If you take the right (or wrong, depending on your students’ debt burden) college classes, you will eventually end up on the concept of “culture-bound syndromes.“They are a fascinating group of mental and sometimes physical disorders that appear to be caused by the beliefs and practices of certain cultures.
Some of the most interesting examples are “Koro” and other related conditions where people in certain cultures are persuaded that their Tails withdraw into their bodiesand anorexia nervosa, which may seem universal to us is not really a thing in cultures that are not exposed to western values. And apparently between 10 and 25% of Japanese feel that immediate urge to shit when entering a bookstore.
While people in the western world may also get a stab in the assholes when they walk into a bookstore and not talk about it for obvious reasons, the Mariko Aoki phenomenon, as it is officially known, appears to be pretty exclusive to Japan. Although the written reference to the phenomenon dates back to the 1950s, it was named after the brave woman who was one of the first to publicly ask, “Does anyone else get a rumble when they stand near an artfully arranged bookcase is or is located? ” is it just me? “in an ’80s magazine. It became a media sensation after dozens of their fellow citizens were relieved that someone finally understood them and their colons.

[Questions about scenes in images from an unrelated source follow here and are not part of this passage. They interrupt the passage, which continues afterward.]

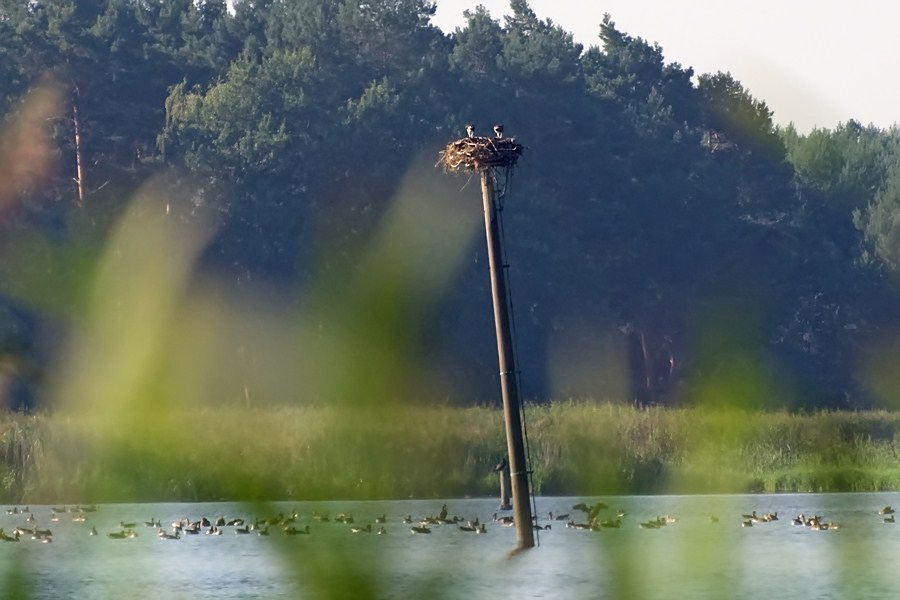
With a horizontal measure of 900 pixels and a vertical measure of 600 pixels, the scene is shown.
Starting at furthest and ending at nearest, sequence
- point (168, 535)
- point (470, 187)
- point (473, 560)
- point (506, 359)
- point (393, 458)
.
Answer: point (470, 187) → point (393, 458) → point (168, 535) → point (473, 560) → point (506, 359)

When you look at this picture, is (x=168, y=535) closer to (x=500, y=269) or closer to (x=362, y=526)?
(x=362, y=526)

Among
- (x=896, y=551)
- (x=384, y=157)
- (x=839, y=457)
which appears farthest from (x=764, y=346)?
(x=896, y=551)

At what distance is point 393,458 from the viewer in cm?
4631

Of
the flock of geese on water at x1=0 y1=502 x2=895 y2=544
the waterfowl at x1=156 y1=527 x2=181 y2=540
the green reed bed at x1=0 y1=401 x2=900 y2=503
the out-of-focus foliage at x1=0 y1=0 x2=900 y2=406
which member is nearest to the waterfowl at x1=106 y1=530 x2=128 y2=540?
the flock of geese on water at x1=0 y1=502 x2=895 y2=544

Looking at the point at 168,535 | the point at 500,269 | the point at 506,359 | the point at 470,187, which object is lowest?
the point at 168,535

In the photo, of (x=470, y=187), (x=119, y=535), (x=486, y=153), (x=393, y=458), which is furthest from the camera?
(x=470, y=187)

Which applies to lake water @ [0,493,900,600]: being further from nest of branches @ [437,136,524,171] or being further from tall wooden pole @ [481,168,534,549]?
nest of branches @ [437,136,524,171]

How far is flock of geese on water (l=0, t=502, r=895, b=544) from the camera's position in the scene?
3478cm

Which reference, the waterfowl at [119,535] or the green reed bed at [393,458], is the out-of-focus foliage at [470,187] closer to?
the green reed bed at [393,458]

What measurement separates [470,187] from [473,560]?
49.2 metres

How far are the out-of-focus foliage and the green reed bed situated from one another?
24050mm

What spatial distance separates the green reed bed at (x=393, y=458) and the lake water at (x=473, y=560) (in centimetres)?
537

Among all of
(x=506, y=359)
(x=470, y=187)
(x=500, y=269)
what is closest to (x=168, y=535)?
(x=506, y=359)

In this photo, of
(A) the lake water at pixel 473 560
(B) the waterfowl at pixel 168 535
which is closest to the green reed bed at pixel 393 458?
(A) the lake water at pixel 473 560
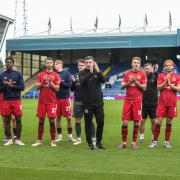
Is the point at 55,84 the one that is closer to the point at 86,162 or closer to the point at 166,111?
the point at 166,111

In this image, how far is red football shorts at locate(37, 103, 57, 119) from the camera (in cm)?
1153

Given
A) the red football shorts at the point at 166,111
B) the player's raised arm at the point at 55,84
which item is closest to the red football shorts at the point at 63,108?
the player's raised arm at the point at 55,84

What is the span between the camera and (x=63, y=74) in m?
12.6

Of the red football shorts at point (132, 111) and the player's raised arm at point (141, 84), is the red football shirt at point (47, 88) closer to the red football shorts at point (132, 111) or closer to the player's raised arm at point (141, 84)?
the red football shorts at point (132, 111)

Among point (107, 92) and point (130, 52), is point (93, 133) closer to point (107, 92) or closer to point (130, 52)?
point (107, 92)

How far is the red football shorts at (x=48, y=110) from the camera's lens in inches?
454

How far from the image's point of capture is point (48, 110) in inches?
456

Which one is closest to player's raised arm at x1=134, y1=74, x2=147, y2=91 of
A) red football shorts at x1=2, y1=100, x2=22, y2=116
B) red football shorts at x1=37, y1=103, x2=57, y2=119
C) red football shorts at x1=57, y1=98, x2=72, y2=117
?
red football shorts at x1=37, y1=103, x2=57, y2=119

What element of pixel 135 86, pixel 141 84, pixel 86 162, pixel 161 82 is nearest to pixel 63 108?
pixel 135 86

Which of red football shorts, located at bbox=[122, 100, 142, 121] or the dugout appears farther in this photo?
the dugout

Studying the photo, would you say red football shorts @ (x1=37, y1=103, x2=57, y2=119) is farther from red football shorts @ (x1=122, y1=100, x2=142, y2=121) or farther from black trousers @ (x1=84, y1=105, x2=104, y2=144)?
red football shorts @ (x1=122, y1=100, x2=142, y2=121)

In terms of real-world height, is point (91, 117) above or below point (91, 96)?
below

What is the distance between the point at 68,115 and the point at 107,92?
134 ft

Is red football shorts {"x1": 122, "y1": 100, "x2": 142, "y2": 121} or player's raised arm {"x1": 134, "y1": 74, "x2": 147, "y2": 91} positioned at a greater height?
player's raised arm {"x1": 134, "y1": 74, "x2": 147, "y2": 91}
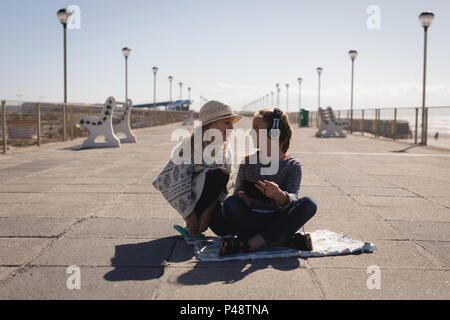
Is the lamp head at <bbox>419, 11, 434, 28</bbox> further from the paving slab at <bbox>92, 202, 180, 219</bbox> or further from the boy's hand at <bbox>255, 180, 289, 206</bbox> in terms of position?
the boy's hand at <bbox>255, 180, 289, 206</bbox>

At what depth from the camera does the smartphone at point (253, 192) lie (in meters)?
3.10

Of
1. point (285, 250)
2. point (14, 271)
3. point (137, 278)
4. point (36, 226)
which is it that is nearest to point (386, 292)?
point (285, 250)

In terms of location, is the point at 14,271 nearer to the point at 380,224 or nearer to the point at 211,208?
the point at 211,208

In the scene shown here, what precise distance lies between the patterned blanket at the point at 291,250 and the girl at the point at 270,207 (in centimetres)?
6

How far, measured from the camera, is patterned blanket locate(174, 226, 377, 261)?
3.19m

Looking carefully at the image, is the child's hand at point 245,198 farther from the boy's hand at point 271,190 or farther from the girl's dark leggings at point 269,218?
the boy's hand at point 271,190

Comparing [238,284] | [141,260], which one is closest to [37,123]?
[141,260]

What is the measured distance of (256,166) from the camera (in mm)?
3248

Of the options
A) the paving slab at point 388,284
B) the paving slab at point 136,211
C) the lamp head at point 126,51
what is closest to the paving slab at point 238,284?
the paving slab at point 388,284

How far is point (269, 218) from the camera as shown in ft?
10.9

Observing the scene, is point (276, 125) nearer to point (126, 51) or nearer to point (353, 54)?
point (353, 54)

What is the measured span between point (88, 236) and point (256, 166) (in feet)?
5.10

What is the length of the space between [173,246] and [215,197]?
0.50 metres

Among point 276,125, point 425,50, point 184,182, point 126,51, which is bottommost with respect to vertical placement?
point 184,182
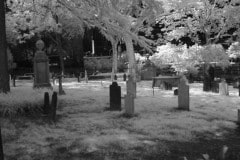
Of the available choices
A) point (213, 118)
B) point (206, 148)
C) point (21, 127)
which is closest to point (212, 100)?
point (213, 118)

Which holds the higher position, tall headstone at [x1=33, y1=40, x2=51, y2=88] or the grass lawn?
tall headstone at [x1=33, y1=40, x2=51, y2=88]

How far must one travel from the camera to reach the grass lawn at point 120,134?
516cm

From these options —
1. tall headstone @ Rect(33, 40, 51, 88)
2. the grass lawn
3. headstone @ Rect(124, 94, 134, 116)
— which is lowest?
the grass lawn

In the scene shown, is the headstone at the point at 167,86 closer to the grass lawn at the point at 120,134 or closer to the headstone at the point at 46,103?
the grass lawn at the point at 120,134

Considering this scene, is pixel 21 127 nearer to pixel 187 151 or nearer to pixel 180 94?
pixel 187 151

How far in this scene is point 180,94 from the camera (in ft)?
30.3

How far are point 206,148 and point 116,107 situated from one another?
4.14 metres

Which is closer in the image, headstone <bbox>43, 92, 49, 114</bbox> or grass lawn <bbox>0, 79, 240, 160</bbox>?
grass lawn <bbox>0, 79, 240, 160</bbox>

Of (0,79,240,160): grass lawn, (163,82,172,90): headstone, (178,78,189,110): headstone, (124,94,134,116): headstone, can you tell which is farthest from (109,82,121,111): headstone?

The phenomenon has been studied in incredible depth since then, and people have done it developed a number of theories about why it happens. Authorities of varying credibility have suggested that the ink and paper used in books (which might be different in Japan, but no one in the Japanese publishing industry has returned our increasingly desperate phone calls) in large doses could have a laxative effect on the toilet reading practice , created a kind of “Pavlov’s ass” situation, or the crouching and crouching that involves searching books sends a false positive to the old guards at the gates. Little of this, however, explains why it is not found in other parts of the world. So it seems possible that only this handful of people ate plums before a trip to the library and then convinced themselves – and everyone else – that it was a thing. Like when someone yawns and then you have to yawn too, but in your butt.